Un espectrofotómetro como Vista puede avisar con antelación a las bodegas que quieran evitar costes de filtrado inesperados, aunque también es útil para las bodegas que quieran elaborar el vino con mejor sabor. Lo único que hay que tener en cuenta es que este instrumento funciona mejor con líquidos casi transparentes, como los vinos blancos, que con vinos tintos más espesos y opacos. Otros instrumentos, como el UltraScan VIS, pueden manejar una gama más amplia de estilos de vino, lo que permite a las bodegas obtener una lectura precisa de la turbidez.

Los críticos prestan mucha atención a la claridad y el equilibrio de los taninos de un vino, ya que ambos se ven afectados por la turbidez del vino. Un vino con menos sedimentos tendrá un sabor más agradable en su juventud porque no tendrá tantos taninos amargos mezclados con la fruta. Un vino con más sedimento tendrá un sabor ligeramente amargo o astringente en su juventud, y estos sabores se suavizarán con el tiempo a medida que el sedimento se separe de forma natural. La cantidad de sedimento que una bodega decida dejar en el vino dependerá de si quiere que sus vinos impresionen pronto a los consumidores o si su objetivo es un envejecimiento a largo plazo.

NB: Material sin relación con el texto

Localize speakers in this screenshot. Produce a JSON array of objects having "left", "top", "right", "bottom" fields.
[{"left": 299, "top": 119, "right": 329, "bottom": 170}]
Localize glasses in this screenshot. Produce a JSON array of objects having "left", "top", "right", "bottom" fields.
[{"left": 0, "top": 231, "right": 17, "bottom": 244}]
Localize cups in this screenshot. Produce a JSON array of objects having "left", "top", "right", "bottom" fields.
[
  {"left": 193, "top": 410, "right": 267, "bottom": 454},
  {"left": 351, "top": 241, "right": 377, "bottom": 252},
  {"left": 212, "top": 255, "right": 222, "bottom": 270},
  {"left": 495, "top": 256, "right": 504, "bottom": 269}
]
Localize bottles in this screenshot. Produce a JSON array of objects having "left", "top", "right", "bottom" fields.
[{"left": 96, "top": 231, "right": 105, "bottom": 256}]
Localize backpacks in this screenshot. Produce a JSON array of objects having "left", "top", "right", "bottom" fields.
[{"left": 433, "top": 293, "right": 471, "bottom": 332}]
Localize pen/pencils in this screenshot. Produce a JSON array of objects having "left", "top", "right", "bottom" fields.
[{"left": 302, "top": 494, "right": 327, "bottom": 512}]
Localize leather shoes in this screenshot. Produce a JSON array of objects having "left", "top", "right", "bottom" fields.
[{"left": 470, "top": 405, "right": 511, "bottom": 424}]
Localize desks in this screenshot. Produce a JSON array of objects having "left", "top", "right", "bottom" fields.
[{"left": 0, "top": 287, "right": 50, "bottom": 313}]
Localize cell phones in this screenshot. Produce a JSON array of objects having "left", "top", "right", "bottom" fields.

Para lograrlo, una bodega puede analizar la turbidez de las muestras durante todo el proceso de elaboración del vino. Los instrumentos de Sphere, como el UltraScan VIS, pueden detectar la lectura exacta de NTU de las muestras de vino, dando a las bodegas la oportunidad de ajustar estas mediciones antes del embotellado. Este instrumento, en particular, es capaz de medir líquidos que van de cristalinos a opacos, lo que lo convierte en la solución perfecta para cualquier estilo de vino. Las bodegas pueden utilizarlo para medir la turbidez en sus vinos blancos claros, y también para medir vinos más espesos y opacos como el Syrah. Tener la libertad de cambiar entre diferentes estilos de vino y lecturas ideales de turbidez utilizando una sola pieza de equipo es esencial para las bodegas, especialmente para aquellas que embotellan decenas de miles de galones de vino cada año.